Just as Mom-Mom did not consider paying a contractor to build her a porch, when a broken water pipe ruined the bathroom ceiling, she taped it up and painted over the damage resulting in an amateur-looking repair. One could understand her self-repair attempts if she were living on a limited income. But not only does she have substantial savings, she has a sufficient permanent pension and investment income. Though the ceiling looked ruined, it still functioned as a ceiling, and in the past the choice was that or no ceiling.


During the Depression, Mom-Mom saw that even a few pennies could make a difference in someone's dinner. Given her current financial resources and her generally frugal ways, there is no need for her to cut corners on most things she buys. But she will go to extremes to save very small sums of money. For example, the price of one of her favorite drinks went up at the American Legion from $1.25 to $1.35. Therefore, she no longer drinks screwdrivers (orange juice and vodka) at the Legion. She only orders screwdrivers at the Linglestown Firehouse where they are still priced at $1.25.


Another manifestation of this unrealistic carryover from the past, of how money needed to be used, is when she buys the least expensive product without regard to quality. In a few weeks the item breaks and she either attempts a temporary, usually unworkable repair, or has to buy another. The last time she needed a wrench, Mom-Mom went to Kmart and found one for $.99.
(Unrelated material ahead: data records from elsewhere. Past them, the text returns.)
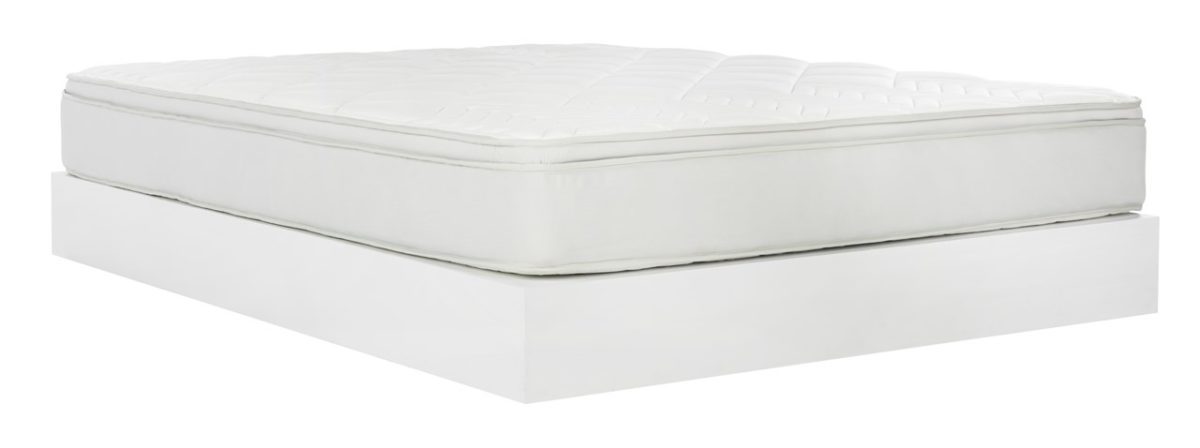Picture of Safavieh MAT1002A-Q 10 in. Harmony Spring Mattress&#44; White - Queen Size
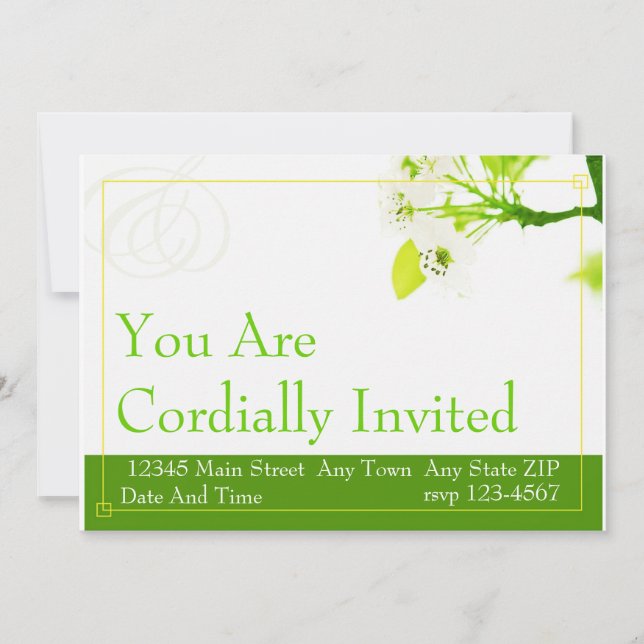 YOU ARE CORDIALLY INVITED INVITATION (Front)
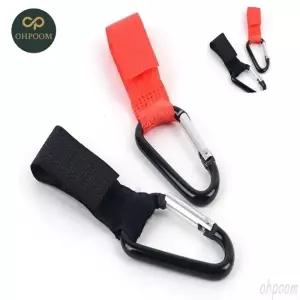 찍찍이걸이 유모차가방고리 유모차홀더 유모차집게 유모차가방걸이 비너형 탈부착 걸이 1P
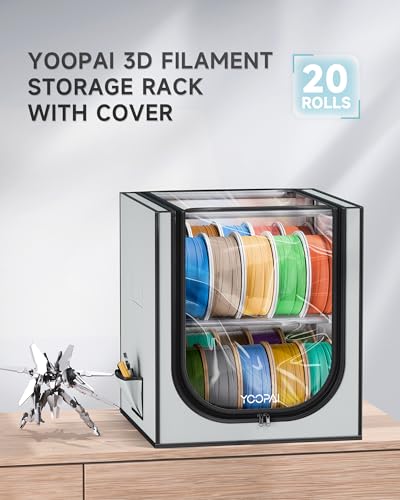 YOOPAI 3D Printer Filament Storage Box – 2 Tier Fila | All Products - Image 3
As to be expected, the wrench broke within two weeks and off she went to buy another. She has been told that if she would only spend the extra $2 for a Craftsman wrench, there will be a lifetime replacement guarantee. However, Mom-Mom as well as others, who experienced the crisis of not having enough money for bread, have trouble getting it through their heads that there is enough money TODAY.


On the other hand, with certain items which are not at all identified with that time in her life, she is willing to spend relatively larger sums of money. Surprisingly, to those who know her, she paid over $100 for a pool stick. (Mom-Mom loves to shoot pool and is quite good at it.)
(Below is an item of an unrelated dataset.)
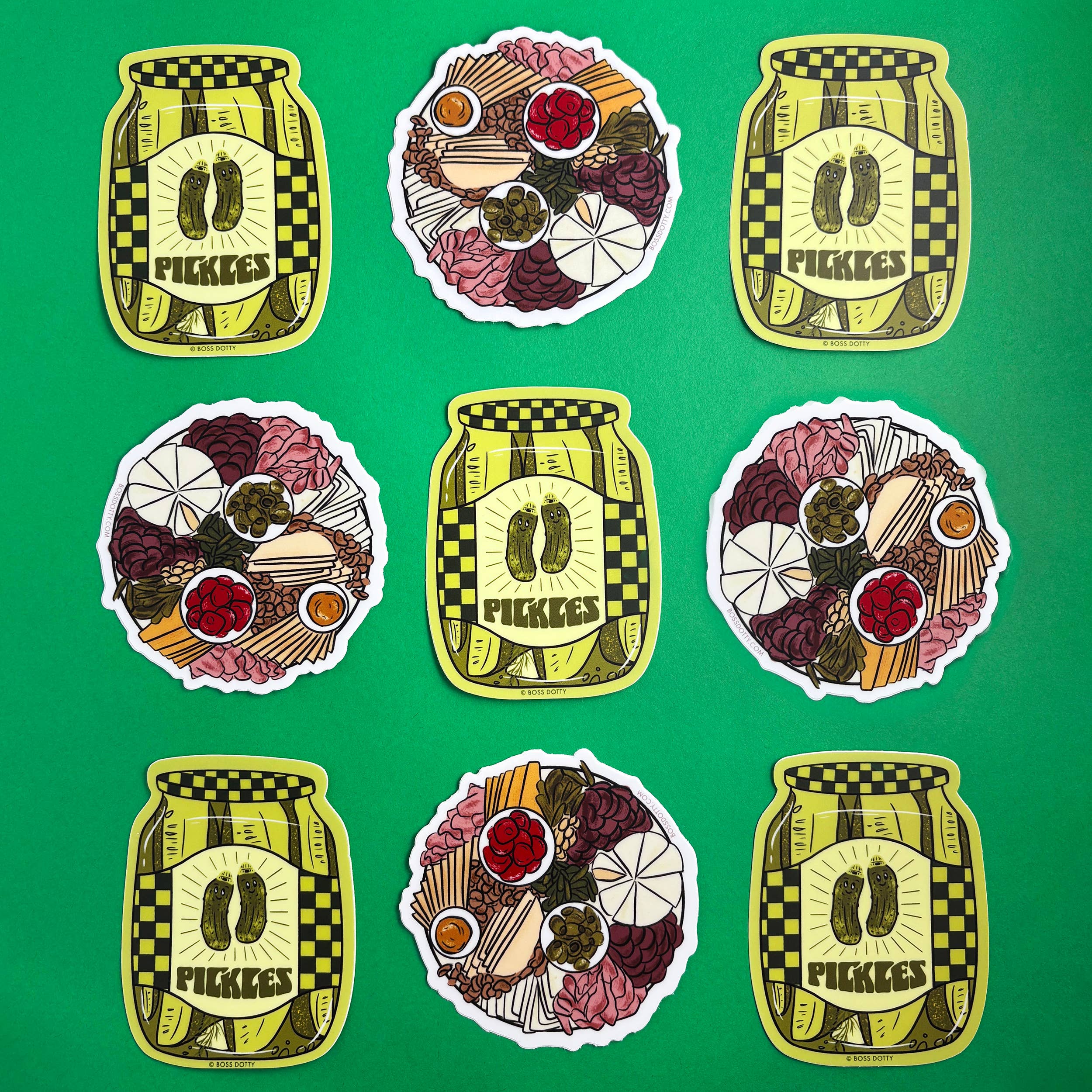 Boss Dotty Paper Co. – wholesale Klistermärke – Pickle burk klistermärke2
Even though out-of-work and having plenty of “free” time, people back then should have been “working,” so wasting time was seen as a negative. Mom-Mom continues to “work” as though a Depression could reoccur tomorrow. She is alway busy. Even if just sitting on the couch, she is reading her newspapers (morning and evening news and a few tabloids), watching TV (during commercials she switches to other shows she’s taped). In the summer, add an AM radio plugged into one ear listening to a baseball game.


While doing laundry downstairs, she’s also cleaning, listening to records, watching TV, practicing pool, and rooting out some precious object previously squirreled away. She calls all the things she does “work” and makes it sound like a pain in the ass. It’s not that she enjoys her leisure time, she’s trying to get her work done.


As you can see from the examples about Mom-Mom, people of her generation have yet to take-in or accept that not only have times changed, but it is unlikely that the situation, which required such sacrifices but no longer does, will repeat itself in their lifetime.


NOTE: My son submitted this essay while attending the Community College of Philadelphia in Spring 1982. (Michael was 20 years old, my mother was 62.) I made minor edits for clarity and replaced the term “Grandma,” which was appropriate in a college assignment, with Mom-Mom. As a toddler, Michael gave her the name and always called her that even as a man out in bars, where they played pool.